**Objective**
Could you copy the data below word for word, leaving out the pictures?

**Task input**

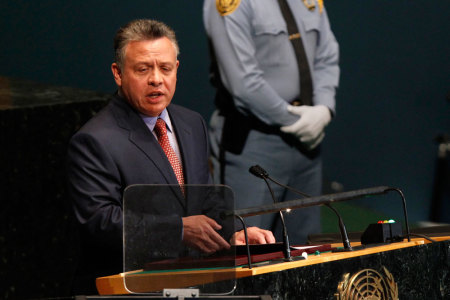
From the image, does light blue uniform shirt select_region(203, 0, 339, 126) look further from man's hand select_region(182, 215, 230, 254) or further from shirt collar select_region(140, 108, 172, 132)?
man's hand select_region(182, 215, 230, 254)

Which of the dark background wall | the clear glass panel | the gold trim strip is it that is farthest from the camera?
Answer: the dark background wall

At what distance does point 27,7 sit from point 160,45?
6.39 feet

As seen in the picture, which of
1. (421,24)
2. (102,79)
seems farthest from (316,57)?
(102,79)

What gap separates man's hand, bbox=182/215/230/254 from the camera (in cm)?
184

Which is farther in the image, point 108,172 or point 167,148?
point 167,148

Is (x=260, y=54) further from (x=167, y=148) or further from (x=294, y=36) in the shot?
(x=167, y=148)

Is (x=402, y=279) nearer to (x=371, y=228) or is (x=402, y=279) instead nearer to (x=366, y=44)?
(x=371, y=228)

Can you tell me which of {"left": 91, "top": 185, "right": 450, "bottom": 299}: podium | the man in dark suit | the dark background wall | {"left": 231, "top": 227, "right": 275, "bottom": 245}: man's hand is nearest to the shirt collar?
the man in dark suit

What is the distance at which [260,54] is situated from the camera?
4410mm

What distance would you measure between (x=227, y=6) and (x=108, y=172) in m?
2.21

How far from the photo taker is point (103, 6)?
14.2 feet

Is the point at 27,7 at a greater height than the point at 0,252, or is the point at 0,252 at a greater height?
the point at 27,7

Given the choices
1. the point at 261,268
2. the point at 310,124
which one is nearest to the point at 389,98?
the point at 310,124

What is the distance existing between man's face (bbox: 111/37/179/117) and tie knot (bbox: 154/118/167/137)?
0.07 m
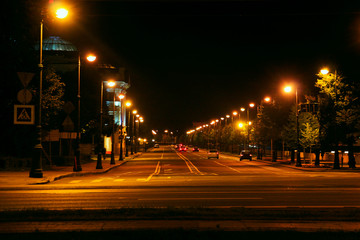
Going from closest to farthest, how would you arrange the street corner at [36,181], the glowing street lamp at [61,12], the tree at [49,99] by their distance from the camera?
1. the glowing street lamp at [61,12]
2. the street corner at [36,181]
3. the tree at [49,99]

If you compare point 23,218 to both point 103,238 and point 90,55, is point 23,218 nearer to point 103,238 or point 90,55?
point 103,238

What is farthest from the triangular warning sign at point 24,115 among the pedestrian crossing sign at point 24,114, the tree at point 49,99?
the tree at point 49,99

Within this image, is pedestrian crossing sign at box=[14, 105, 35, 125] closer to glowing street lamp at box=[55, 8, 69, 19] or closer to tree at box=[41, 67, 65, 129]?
glowing street lamp at box=[55, 8, 69, 19]

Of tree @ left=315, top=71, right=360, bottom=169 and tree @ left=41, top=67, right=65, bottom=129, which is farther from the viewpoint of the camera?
tree @ left=315, top=71, right=360, bottom=169

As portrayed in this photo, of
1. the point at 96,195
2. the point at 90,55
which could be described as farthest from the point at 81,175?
the point at 96,195

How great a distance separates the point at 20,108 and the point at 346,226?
19.2m

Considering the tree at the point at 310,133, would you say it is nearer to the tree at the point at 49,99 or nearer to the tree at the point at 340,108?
the tree at the point at 340,108

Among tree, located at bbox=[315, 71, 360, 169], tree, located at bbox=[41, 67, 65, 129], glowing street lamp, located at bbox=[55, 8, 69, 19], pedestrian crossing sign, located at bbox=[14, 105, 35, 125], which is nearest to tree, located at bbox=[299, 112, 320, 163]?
tree, located at bbox=[315, 71, 360, 169]

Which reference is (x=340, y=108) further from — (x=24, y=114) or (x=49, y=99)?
(x=24, y=114)

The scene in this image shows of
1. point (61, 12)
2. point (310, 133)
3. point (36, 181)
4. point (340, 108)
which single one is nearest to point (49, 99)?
point (36, 181)

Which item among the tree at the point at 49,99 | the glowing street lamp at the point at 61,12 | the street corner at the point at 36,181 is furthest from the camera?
the tree at the point at 49,99

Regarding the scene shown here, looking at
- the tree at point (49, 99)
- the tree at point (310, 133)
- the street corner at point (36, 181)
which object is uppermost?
the tree at point (49, 99)

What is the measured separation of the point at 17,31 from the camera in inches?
467

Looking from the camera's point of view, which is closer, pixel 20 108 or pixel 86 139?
pixel 20 108
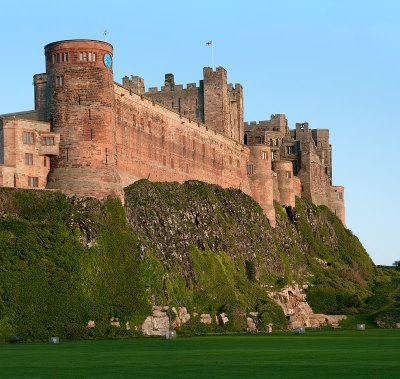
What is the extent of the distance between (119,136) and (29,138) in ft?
40.1

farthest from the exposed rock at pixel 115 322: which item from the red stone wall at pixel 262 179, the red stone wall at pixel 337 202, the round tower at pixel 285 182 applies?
the red stone wall at pixel 337 202

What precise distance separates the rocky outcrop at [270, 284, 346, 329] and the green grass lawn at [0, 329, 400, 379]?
50848mm

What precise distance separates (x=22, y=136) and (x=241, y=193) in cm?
4790

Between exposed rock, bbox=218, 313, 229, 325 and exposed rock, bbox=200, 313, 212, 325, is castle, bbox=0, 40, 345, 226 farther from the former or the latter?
exposed rock, bbox=218, 313, 229, 325

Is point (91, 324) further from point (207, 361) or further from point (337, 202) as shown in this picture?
point (337, 202)

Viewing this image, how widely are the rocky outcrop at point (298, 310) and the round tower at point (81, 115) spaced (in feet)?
105

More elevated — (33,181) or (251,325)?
(33,181)

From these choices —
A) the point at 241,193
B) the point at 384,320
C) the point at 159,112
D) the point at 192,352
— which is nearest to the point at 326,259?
the point at 241,193

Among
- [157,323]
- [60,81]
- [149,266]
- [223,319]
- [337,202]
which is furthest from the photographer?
[337,202]

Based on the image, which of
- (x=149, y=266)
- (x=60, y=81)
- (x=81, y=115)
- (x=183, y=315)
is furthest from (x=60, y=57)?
(x=183, y=315)

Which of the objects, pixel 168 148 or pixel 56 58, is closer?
pixel 56 58

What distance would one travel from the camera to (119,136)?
103625mm

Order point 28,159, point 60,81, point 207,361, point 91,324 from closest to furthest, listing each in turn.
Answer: point 207,361 → point 91,324 → point 28,159 → point 60,81

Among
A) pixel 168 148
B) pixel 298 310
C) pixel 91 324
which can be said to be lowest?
pixel 298 310
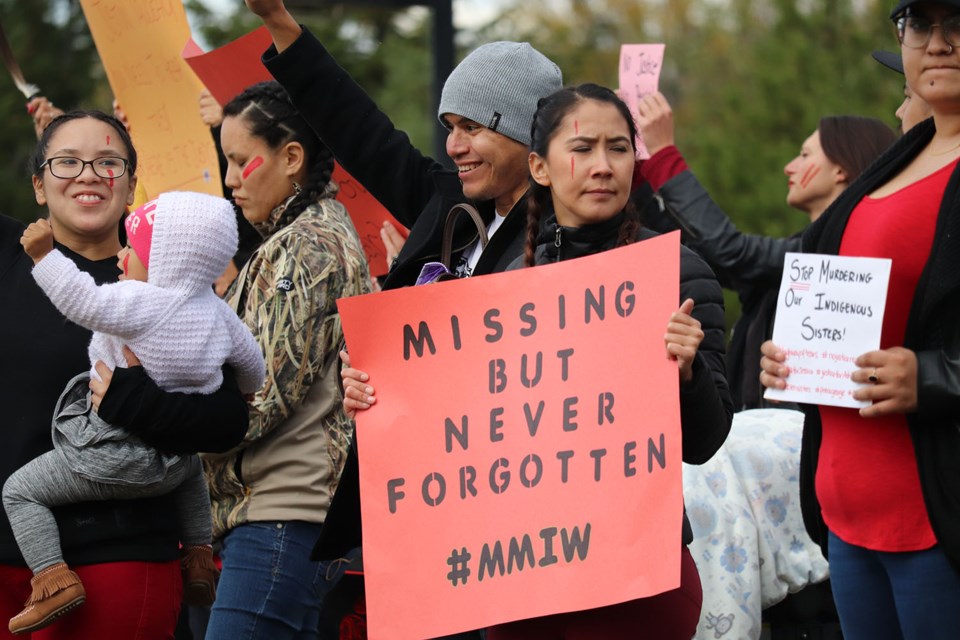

**The answer**
From the image, does light blue uniform shirt select_region(203, 0, 339, 126) look further from man's hand select_region(182, 215, 230, 254) or further from shirt collar select_region(140, 108, 172, 132)?
man's hand select_region(182, 215, 230, 254)

Which of the dark background wall | the clear glass panel | the gold trim strip is it that is farthest from the camera?
Answer: the dark background wall

At what distance does point 27,7 sit from point 160,45?
6.39 feet

As seen in the picture, which of
1. (421,24)
2. (102,79)
seems farthest from (316,57)?
(102,79)

What gap separates man's hand, bbox=182/215/230/254 from the camera (in cm)?
184

Which is farther in the image, point 108,172 or point 167,148?
point 167,148

Is (x=260, y=54) further from (x=167, y=148) or further from (x=294, y=36) in the shot?
(x=167, y=148)

Is (x=402, y=279) nearer to (x=371, y=228) or is (x=402, y=279) instead nearer to (x=366, y=44)?
(x=371, y=228)

Can you tell me which of {"left": 91, "top": 185, "right": 450, "bottom": 299}: podium | the man in dark suit | the dark background wall | {"left": 231, "top": 227, "right": 275, "bottom": 245}: man's hand is nearest to the shirt collar?
the man in dark suit

What is the distance at which [260,54] is situated from the camera?
4410mm

What distance would you measure between (x=227, y=6) and (x=108, y=172) in m?
2.21

How far from the photo taker is point (103, 6)?
14.2 feet

Is the point at 27,7 at a greater height than the point at 0,252, or is the point at 0,252 at a greater height?
the point at 27,7

Given the choices
1. the point at 261,268
2. the point at 310,124
which one is nearest to the point at 389,98?
the point at 310,124

What is the distance existing between man's face (bbox: 111/37/179/117) and tie knot (bbox: 154/118/167/137)?
0.07 m
Going from closest to farthest, how would you arrange the street corner at [36,181], the glowing street lamp at [61,12], the tree at [49,99] by their distance from the camera?
1. the glowing street lamp at [61,12]
2. the street corner at [36,181]
3. the tree at [49,99]

If you compare point 23,218 to both point 103,238 and point 90,55, is point 23,218 nearer to point 103,238 or point 90,55?
point 103,238

What is farthest from the triangular warning sign at point 24,115 among the pedestrian crossing sign at point 24,114, the tree at point 49,99?
the tree at point 49,99

Within this image, is pedestrian crossing sign at box=[14, 105, 35, 125] closer to glowing street lamp at box=[55, 8, 69, 19] or closer to tree at box=[41, 67, 65, 129]?
glowing street lamp at box=[55, 8, 69, 19]

Of tree @ left=315, top=71, right=360, bottom=169 and tree @ left=41, top=67, right=65, bottom=129, which is farther from the viewpoint of the camera?
tree @ left=315, top=71, right=360, bottom=169

As portrayed in this photo, of
1. the point at 96,195
2. the point at 90,55
which could be described as farthest from the point at 81,175?
the point at 96,195

How great a distance separates the point at 20,108 and the point at 346,226?
19.2m

Considering the tree at the point at 310,133, would you say it is nearer to the tree at the point at 49,99 or nearer to the tree at the point at 340,108?
the tree at the point at 340,108

Among tree, located at bbox=[315, 71, 360, 169], tree, located at bbox=[41, 67, 65, 129], glowing street lamp, located at bbox=[55, 8, 69, 19], pedestrian crossing sign, located at bbox=[14, 105, 35, 125], which is nearest to tree, located at bbox=[299, 112, 320, 163]?
tree, located at bbox=[315, 71, 360, 169]

Which reference is (x=340, y=108) further from — (x=24, y=114) or (x=49, y=99)?
(x=24, y=114)

The scene in this image shows of
1. point (61, 12)
2. point (310, 133)
3. point (36, 181)
4. point (340, 108)
which single one is nearest to point (49, 99)?
point (36, 181)

Which item among the tree at the point at 49,99 | the glowing street lamp at the point at 61,12 | the street corner at the point at 36,181 is furthest from the camera?
the tree at the point at 49,99

Regarding the scene shown here, looking at
- the tree at point (49, 99)
- the tree at point (310, 133)
- the street corner at point (36, 181)
which object is uppermost?
the tree at point (49, 99)

What is the measured separation of the point at 17,31 from the camera in inches?
467

Looking from the camera's point of view, which is closer, pixel 20 108 or pixel 86 139?
pixel 20 108
What is the extent of the distance between (119,136) and (29,138) in ft?
40.1

farthest from the exposed rock at pixel 115 322: which item from the red stone wall at pixel 262 179, the red stone wall at pixel 337 202, the round tower at pixel 285 182 applies?
the red stone wall at pixel 337 202

What precise distance separates the rocky outcrop at [270, 284, 346, 329] and the green grass lawn at [0, 329, 400, 379]?
50848mm

What precise distance separates (x=22, y=136) and (x=241, y=193) in cm?
4790

Between exposed rock, bbox=218, 313, 229, 325 and exposed rock, bbox=200, 313, 212, 325, is castle, bbox=0, 40, 345, 226 farther from the former or the latter?
exposed rock, bbox=218, 313, 229, 325

Is point (91, 324) further from point (207, 361) or further from point (337, 202) as shown in this picture?
point (337, 202)

Viewing this image, how widely are the rocky outcrop at point (298, 310) and the round tower at point (81, 115) spaced (in feet)?
105

More elevated — (33,181) or (251,325)?
(33,181)

From these choices —
A) the point at 241,193
B) the point at 384,320
C) the point at 159,112
D) the point at 192,352
— which is nearest to the point at 326,259?
the point at 241,193

Among
- [157,323]
- [60,81]
- [149,266]
- [223,319]
- [337,202]
which is furthest from the photographer?
[337,202]

Based on the image, which of
- (x=149, y=266)
- (x=60, y=81)
- (x=81, y=115)
- (x=183, y=315)
is furthest from (x=60, y=57)?
(x=183, y=315)

Which of the objects, pixel 168 148 or pixel 56 58, is closer?
pixel 56 58

What distance would one travel from the camera to (119,136)?
103625mm

Order point 28,159, point 60,81, point 207,361, point 91,324 from closest to furthest, listing each in turn.
Answer: point 207,361 → point 91,324 → point 28,159 → point 60,81

Among
A) pixel 168 148
B) pixel 298 310
C) pixel 91 324
which can be said to be lowest?
pixel 298 310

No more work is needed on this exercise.